Load the YAML file into a dataset:

load_yaml.py
from judgeval.dataset import Dataset

# Create new dataset and add examples from YAML
dataset = Dataset.create(name="my_dataset", project_name="default_project")
dataset.add_from_yaml("/path/to/examples.yaml")

Saving Datasets to Local Files

Export your datasets to local files for backup or sharing:

export_dataset.py
from judgeval.dataset import Dataset

dataset = Dataset.get(name="my_dataset", project_name="default_project")

# Save as JSON
dataset.save_as("json", "/path/to/save/dir", "my_dataset")

# Save as YAML
dataset.save_as("yaml", "/path/to/save/dir", "my_dataset")

Exporting Datasets

You can export your datasets from the Judgment Platform UI for backup purposes, sharing with team members, or publishing to HuggingFace Hub.

Export to HuggingFace

You can export your datasets directly to HuggingFace Hub by configuring the HUGGINGFACE_ACCESS_TOKEN secret in your organization settings.
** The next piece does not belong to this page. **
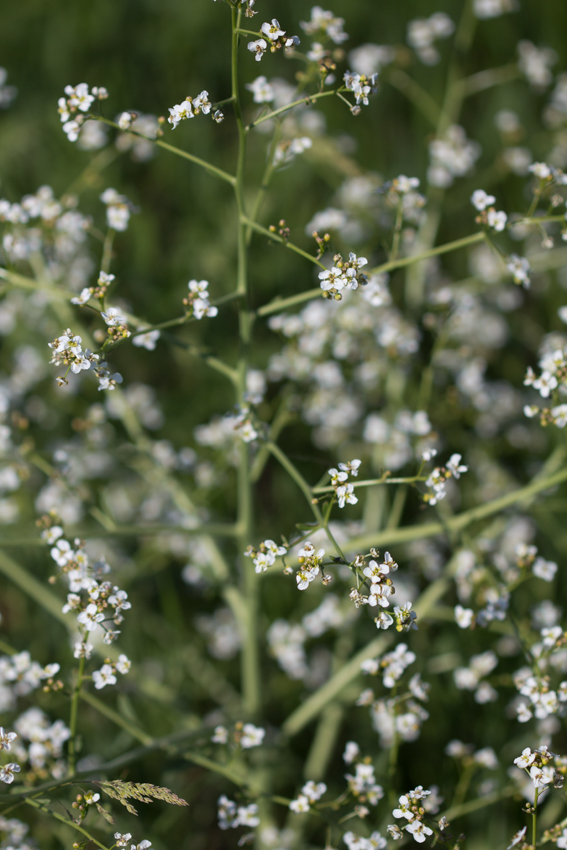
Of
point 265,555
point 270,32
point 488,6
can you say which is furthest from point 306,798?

Steps to set up HuggingFace export:

  1. Navigate to your organization's [Settings > Secrets]
  2. Find the HUGGINGFACE_ACCESS_TOKEN secret and click the edit icon

  1. Enter your HuggingFace access token
  2. Once configured, navigate to your dataset in the platform
  3. Click the "Export Dataset to HF" button in the top right to export your dataset to HuggingFace Hub

You can generate a HuggingFace access token from your HuggingFace settings. Make sure the token has write permissions to create and update datasets.